* [Exercise details] Would you please return the data below verbatim, without its pictures?

Data items:
--- --- ---
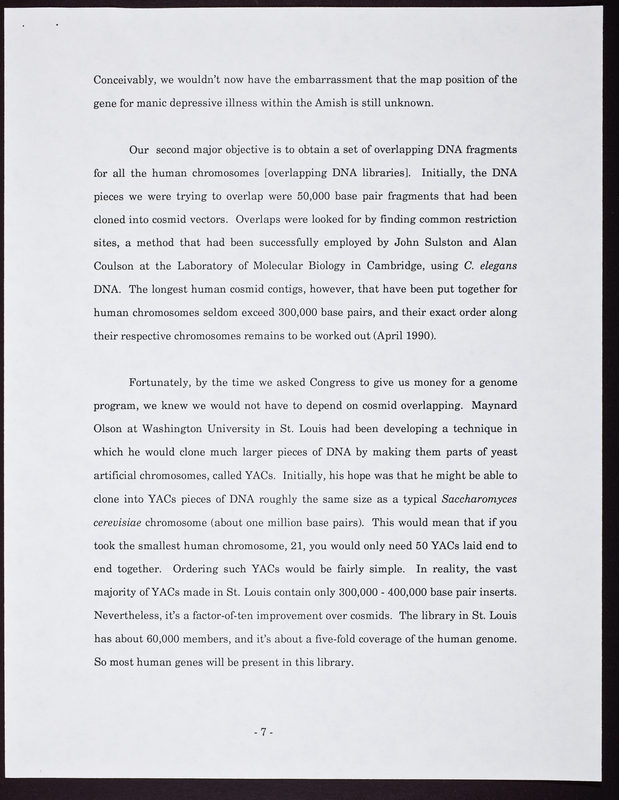 Conceivably, we wouldn't now have the embarrassment that the map position of the gene for manic depressive illness within the Amish is still unknown.

Our second major objective is to obtain a set of overlapping DNA fragments for all the human chromosomes [overlapping DNA libraries]. Initially, the DNA pieces we were trying to overlap were 50,000 base pair fragments that had been cloned into cosmid vectors. Overlaps were looked for by finding common restriction sites, a method that had been successfully employed by John Sulston and Alan Coulson at the Laboratory of Molecular Biology in Cambridge, using C. elegans DNA. The longest human cosmid contigs, however, that have been put together for human chromosomes seldom exceed 300,000 base pairs, and their exact order along their respective chromosomes remains to be worked out (April 1990).

Fortunately, by the time we asked Congress to give us money for a genome program, we knew we would not have to depend on cosmid overlapping. Maynard Olson at Washington University in St. Louis had been developing a technique in which he would clone much larger pieces of DNA by making them parts of yeast artificial chromosomes, called YACs. Initially, his hope was that he might be able to clone into YACs pieces of DNA roughly the same size as a typical Saccharomyces cerevisiae chromosome (about one million base pairs). This would mean that if you took the smallest human chromosome, 21, you would only need 50 YACs laid end to end together. Ordering such YACs would be fairly simple. In reality, the vast majority of YACs made in St. Louis contain only 300,000 - 400,000 base pair inserts. Nevertheless, it's a factor-of-ten improvement over cosmids. The library in St. Louis has about 60,000 members, and it's about a five-fold coverage of the human genome. So most human genes will be present in this library.

- 7 -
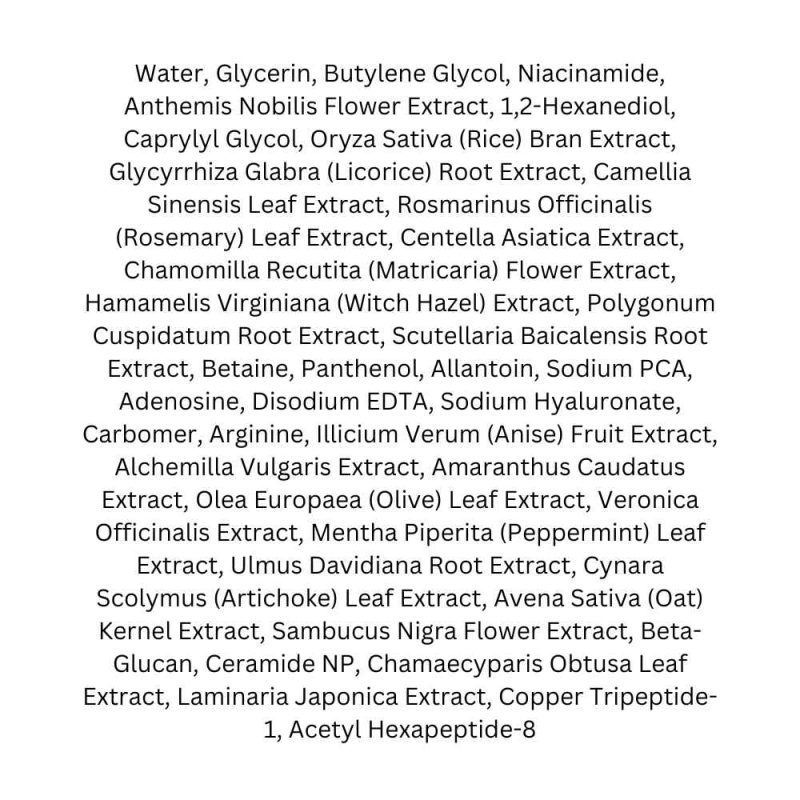 Water, Glycerin, Butylene Glycol, Niacinamide, Anthemis Nobilis Flower Extract, 1,2-Hexanediol, Caprylyl Glycol, Oryza Sativa (Rice) Bran Extract, Glycyrrhiza Glabra (Licorice) Root Extract, Camellia Sinensis Leaf Extract, Rosmarinus Officinalis (Rosemary) Leaf Extract, Centella Asiatica Extract, Chamomilla Recutita (Matricaria) Flower Extract, Hamamelis Virginiana (Witch Hazel) Extract, Polygonum Cuspidatum Root Extract, Scutellaria Baicalensis Root Extract, Betaine, Panthenol, Allantoin, Sodium PCA, Adenosine, Disodium EDTA, Sodium Hyaluronate, Carbomer, Arginine, Illicium Verum (Anise) Fruit Extract, Alchemilla Vulgaris Extract, Amaranthus Caudatus Extract, Olea Europaea (Olive) Leaf Extract, Veronica Officinalis Extract, Mentha Piperita (Peppermint) Leaf Extract, Ulmus Davidiana Root Extract, Cynara Scolymus (Artichoke) Leaf Extract, Avena Sativa (Oat) Kernel Extract, Sambucus Nigra Flower Extract, Beta-Glucan, Ceramide NP, Chamaecyparis Obtusa Leaf Extract, Laminaria Japonica Extract, Copper Tripeptide-1, Acetyl Hexapeptide-8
--- --- ---
* [Task result]
 Conceivably, we wouldn't now have the embarrassment that the map position of the gene for manic depressive illness within the Amish is still unknown.

Our second major objective is to obtain a set of overlapping DNA fragments for all the human chromosomes [overlapping DNA libraries]. Initially, the DNA pieces we were trying to overlap were 50,000 base pair fragments that had been cloned into cosmid vectors. Overlaps were looked for by finding common restriction sites, a method that had been successfully employed by John Sulston and Alan Coulson at the Laboratory of Molecular Biology in Cambridge, using C. elegans DNA. The longest human cosmid contigs, however, that have been put together for human chromosomes seldom exceed 300,000 base pairs, and their exact order along their respective chromosomes remains to be worked out (April 1990).

Fortunately, by the time we asked Congress to give us money for a genome program, we knew we would not have to depend on cosmid overlapping. Maynard Olson at Washington University in St. Louis had been developing a technique in which he would clone much larger pieces of DNA by making them parts of yeast artificial chromosomes, called YACs. Initially, his hope was that he might be able to clone into YACs pieces of DNA roughly the same size as a typical Saccharomyces cerevisiae chromosome (about one million base pairs). This would mean that if you took the smallest human chromosome, 21, you would only need 50 YACs laid end to end together. Ordering such YACs would be fairly simple. In reality, the vast majority of YACs made in St. Louis contain only 300,000 - 400,000 base pair inserts. Nevertheless, it's a factor-of-ten improvement over cosmids. The library in St. Louis has about 60,000 members, and it's about a five-fold coverage of the human genome. So most human genes will be present in this library.

- 7 -
 Water, Glycerin, Butylene Glycol, Niacinamide, Anthemis Nobilis Flower Extract, 1,2-Hexanediol, Caprylyl Glycol, Oryza Sativa (Rice) Bran Extract, Glycyrrhiza Glabra (Licorice) Root Extract, Camellia Sinensis Leaf Extract, Rosmarinus Officinalis (Rosemary) Leaf Extract, Centella Asiatica Extract, Chamomilla Recutita (Matricaria) Flower Extract, Hamamelis Virginiana (Witch Hazel) Extract, Polygonum Cuspidatum Root Extract, Scutellaria Baicalensis Root Extract, Betaine, Panthenol, Allantoin, Sodium PCA, Adenosine, Disodium EDTA, Sodium Hyaluronate, Carbomer, Arginine, Illicium Verum (Anise) Fruit Extract, Alchemilla Vulgaris Extract, Amaranthus Caudatus Extract, Olea Europaea (Olive) Leaf Extract, Veronica Officinalis Extract, Mentha Piperita (Peppermint) Leaf Extract, Ulmus Davidiana Root Extract, Cynara Scolymus (Artichoke) Leaf Extract, Avena Sativa (Oat) Kernel Extract, Sambucus Nigra Flower Extract, Beta-Glucan, Ceramide NP, Chamaecyparis Obtusa Leaf Extract, Laminaria Japonica Extract, Copper Tripeptide-1, Acetyl Hexapeptide-8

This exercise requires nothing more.